● **Source data**
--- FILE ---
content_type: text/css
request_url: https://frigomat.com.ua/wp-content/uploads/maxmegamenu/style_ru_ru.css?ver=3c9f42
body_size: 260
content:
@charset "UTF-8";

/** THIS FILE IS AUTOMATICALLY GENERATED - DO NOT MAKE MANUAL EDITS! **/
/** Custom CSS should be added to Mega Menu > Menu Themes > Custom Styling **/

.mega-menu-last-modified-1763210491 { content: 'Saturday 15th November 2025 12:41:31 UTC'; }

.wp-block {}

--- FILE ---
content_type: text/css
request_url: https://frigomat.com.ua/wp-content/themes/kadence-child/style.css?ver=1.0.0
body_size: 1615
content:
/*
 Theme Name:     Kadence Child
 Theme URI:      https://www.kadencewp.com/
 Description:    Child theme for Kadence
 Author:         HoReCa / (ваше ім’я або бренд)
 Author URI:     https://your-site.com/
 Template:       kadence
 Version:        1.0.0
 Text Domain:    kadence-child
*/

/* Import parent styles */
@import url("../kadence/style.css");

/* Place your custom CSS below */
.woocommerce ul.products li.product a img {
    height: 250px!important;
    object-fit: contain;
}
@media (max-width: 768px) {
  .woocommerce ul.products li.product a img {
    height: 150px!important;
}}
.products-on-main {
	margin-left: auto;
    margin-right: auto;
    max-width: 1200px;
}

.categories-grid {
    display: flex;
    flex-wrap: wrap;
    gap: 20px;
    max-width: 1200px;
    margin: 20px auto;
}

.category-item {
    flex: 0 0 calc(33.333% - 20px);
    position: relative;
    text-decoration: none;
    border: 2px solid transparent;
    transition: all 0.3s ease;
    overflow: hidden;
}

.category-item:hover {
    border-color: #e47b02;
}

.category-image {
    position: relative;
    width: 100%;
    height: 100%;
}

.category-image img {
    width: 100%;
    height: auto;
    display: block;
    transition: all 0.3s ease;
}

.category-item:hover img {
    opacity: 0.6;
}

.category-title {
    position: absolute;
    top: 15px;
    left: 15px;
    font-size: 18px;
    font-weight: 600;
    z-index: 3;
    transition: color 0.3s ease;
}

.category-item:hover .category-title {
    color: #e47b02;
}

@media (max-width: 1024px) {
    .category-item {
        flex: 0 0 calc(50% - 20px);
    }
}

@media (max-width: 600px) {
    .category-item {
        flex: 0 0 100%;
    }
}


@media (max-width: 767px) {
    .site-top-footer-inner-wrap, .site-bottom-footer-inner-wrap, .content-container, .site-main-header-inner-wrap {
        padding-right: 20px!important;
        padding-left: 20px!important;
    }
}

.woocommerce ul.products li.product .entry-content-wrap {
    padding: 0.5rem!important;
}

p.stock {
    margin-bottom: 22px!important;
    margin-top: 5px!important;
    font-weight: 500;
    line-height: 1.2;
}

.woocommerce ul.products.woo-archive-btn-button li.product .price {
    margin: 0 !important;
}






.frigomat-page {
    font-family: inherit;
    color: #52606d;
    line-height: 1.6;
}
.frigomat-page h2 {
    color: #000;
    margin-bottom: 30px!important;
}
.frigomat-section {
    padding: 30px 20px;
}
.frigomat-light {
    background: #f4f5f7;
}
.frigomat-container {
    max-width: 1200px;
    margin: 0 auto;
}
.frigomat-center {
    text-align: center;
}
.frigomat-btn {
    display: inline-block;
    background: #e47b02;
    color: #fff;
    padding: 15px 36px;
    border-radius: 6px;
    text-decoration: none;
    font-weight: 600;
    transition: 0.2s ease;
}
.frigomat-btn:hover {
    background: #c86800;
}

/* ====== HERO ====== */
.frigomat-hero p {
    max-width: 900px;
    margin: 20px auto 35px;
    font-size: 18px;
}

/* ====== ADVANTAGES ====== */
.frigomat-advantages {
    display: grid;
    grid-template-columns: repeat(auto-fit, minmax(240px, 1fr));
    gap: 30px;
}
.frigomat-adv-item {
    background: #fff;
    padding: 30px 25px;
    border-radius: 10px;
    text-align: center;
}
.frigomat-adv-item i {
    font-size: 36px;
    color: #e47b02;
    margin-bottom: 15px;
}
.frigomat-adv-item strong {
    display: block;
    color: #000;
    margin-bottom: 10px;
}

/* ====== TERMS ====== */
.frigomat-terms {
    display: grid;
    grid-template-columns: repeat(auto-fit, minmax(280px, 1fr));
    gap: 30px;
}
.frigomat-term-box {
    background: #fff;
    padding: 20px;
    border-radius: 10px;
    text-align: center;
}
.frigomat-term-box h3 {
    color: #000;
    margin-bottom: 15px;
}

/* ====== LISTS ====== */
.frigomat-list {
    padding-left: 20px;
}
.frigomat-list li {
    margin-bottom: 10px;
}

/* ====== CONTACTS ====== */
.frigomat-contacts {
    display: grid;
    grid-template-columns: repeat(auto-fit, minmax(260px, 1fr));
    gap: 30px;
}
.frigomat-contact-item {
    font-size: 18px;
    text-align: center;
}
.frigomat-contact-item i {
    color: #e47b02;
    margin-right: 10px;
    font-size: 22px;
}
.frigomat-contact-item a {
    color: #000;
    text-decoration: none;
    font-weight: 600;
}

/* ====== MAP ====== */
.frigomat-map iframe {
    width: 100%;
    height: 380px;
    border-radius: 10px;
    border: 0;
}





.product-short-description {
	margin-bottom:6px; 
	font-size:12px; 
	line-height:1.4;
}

● **Exercise goal**
A complete, exact copy of the material is required.

● **Exercise response**
--- FILE ---
content_type: text/css
request_url: https://frigomat.com.ua/wp-content/uploads/maxmegamenu/style_ru_ru.css?ver=3c9f42
body_size: 260
content:
@charset "UTF-8";

/** THIS FILE IS AUTOMATICALLY GENERATED - DO NOT MAKE MANUAL EDITS! **/
/** Custom CSS should be added to Mega Menu > Menu Themes > Custom Styling **/

.mega-menu-last-modified-1763210491 { content: 'Saturday 15th November 2025 12:41:31 UTC'; }

.wp-block {}

--- FILE ---
content_type: text/css
request_url: https://frigomat.com.ua/wp-content/themes/kadence-child/style.css?ver=1.0.0
body_size: 1615
content:
/*
 Theme Name:     Kadence Child
 Theme URI:      https://www.kadencewp.com/
 Description:    Child theme for Kadence
 Author:         HoReCa / (ваше ім’я або бренд)
 Author URI:     https://your-site.com/
 Template:       kadence
 Version:        1.0.0
 Text Domain:    kadence-child
*/

/* Import parent styles */
@import url("../kadence/style.css");

/* Place your custom CSS below */
.woocommerce ul.products li.product a img {
    height: 250px!important;
    object-fit: contain;
}
@media (max-width: 768px) {
  .woocommerce ul.products li.product a img {
    height: 150px!important;
}}
.products-on-main {
	margin-left: auto;
    margin-right: auto;
    max-width: 1200px;
}

.categories-grid {
    display: flex;
    flex-wrap: wrap;
    gap: 20px;
    max-width: 1200px;
    margin: 20px auto;
}

.category-item {
    flex: 0 0 calc(33.333% - 20px);
    position: relative;
    text-decoration: none;
    border: 2px solid transparent;
    transition: all 0.3s ease;
    overflow: hidden;
}

.category-item:hover {
    border-color: #e47b02;
}

.category-image {
    position: relative;
    width: 100%;
    height: 100%;
}

.category-image img {
    width: 100%;
    height: auto;
    display: block;
    transition: all 0.3s ease;
}

.category-item:hover img {
    opacity: 0.6;
}

.category-title {
    position: absolute;
    top: 15px;
    left: 15px;
    font-size: 18px;
    font-weight: 600;
    z-index: 3;
    transition: color 0.3s ease;
}

.category-item:hover .category-title {
    color: #e47b02;
}

@media (max-width: 1024px) {
    .category-item {
        flex: 0 0 calc(50% - 20px);
    }
}

@media (max-width: 600px) {
    .category-item {
        flex: 0 0 100%;
    }
}


@media (max-width: 767px) {
    .site-top-footer-inner-wrap, .site-bottom-footer-inner-wrap, .content-container, .site-main-header-inner-wrap {
        padding-right: 20px!important;
        padding-left: 20px!important;
    }
}

.woocommerce ul.products li.product .entry-content-wrap {
    padding: 0.5rem!important;
}

p.stock {
    margin-bottom: 22px!important;
    margin-top: 5px!important;
    font-weight: 500;
    line-height: 1.2;
}

.woocommerce ul.products.woo-archive-btn-button li.product .price {
    margin: 0 !important;
}






.frigomat-page {
    font-family: inherit;
    color: #52606d;
    line-height: 1.6;
}
.frigomat-page h2 {
    color: #000;
    margin-bottom: 30px!important;
}
.frigomat-section {
    padding: 30px 20px;
}
.frigomat-light {
    background: #f4f5f7;
}
.frigomat-container {
    max-width: 1200px;
    margin: 0 auto;
}
.frigomat-center {
    text-align: center;
}
.frigomat-btn {
    display: inline-block;
    background: #e47b02;
    color: #fff;
    padding: 15px 36px;
    border-radius: 6px;
    text-decoration: none;
    font-weight: 600;
    transition: 0.2s ease;
}
.frigomat-btn:hover {
    background: #c86800;
}

/* ====== HERO ====== */
.frigomat-hero p {
    max-width: 900px;
    margin: 20px auto 35px;
    font-size: 18px;
}

/* ====== ADVANTAGES ====== */
.frigomat-advantages {
    display: grid;
    grid-template-columns: repeat(auto-fit, minmax(240px, 1fr));
    gap: 30px;
}
.frigomat-adv-item {
    background: #fff;
    padding: 30px 25px;
    border-radius: 10px;
    text-align: center;
}
.frigomat-adv-item i {
    font-size: 36px;
    color: #e47b02;
    margin-bottom: 15px;
}
.frigomat-adv-item strong {
    display: block;
    color: #000;
    margin-bottom: 10px;
}

/* ====== TERMS ====== */
.frigomat-terms {
    display: grid;
    grid-template-columns: repeat(auto-fit, minmax(280px, 1fr));
    gap: 30px;
}
.frigomat-term-box {
    background: #fff;
    padding: 20px;
    border-radius: 10px;
    text-align: center;
}
.frigomat-term-box h3 {
    color: #000;
    margin-bottom: 15px;
}

/* ====== LISTS ====== */
.frigomat-list {
    padding-left: 20px;
}
.frigomat-list li {
    margin-bottom: 10px;
}

/* ====== CONTACTS ====== */
.frigomat-contacts {
    display: grid;
    grid-template-columns: repeat(auto-fit, minmax(260px, 1fr));
    gap: 30px;
}
.frigomat-contact-item {
    font-size: 18px;
    text-align: center;
}
.frigomat-contact-item i {
    color: #e47b02;
    margin-right: 10px;
    font-size: 22px;
}
.frigomat-contact-item a {
    color: #000;
    text-decoration: none;
    font-weight: 600;
}

/* ====== MAP ====== */
.frigomat-map iframe {
    width: 100%;
    height: 380px;
    border-radius: 10px;
    border: 0;
}





.product-short-description {
	margin-bottom:6px; 
	font-size:12px; 
	line-height:1.4;
}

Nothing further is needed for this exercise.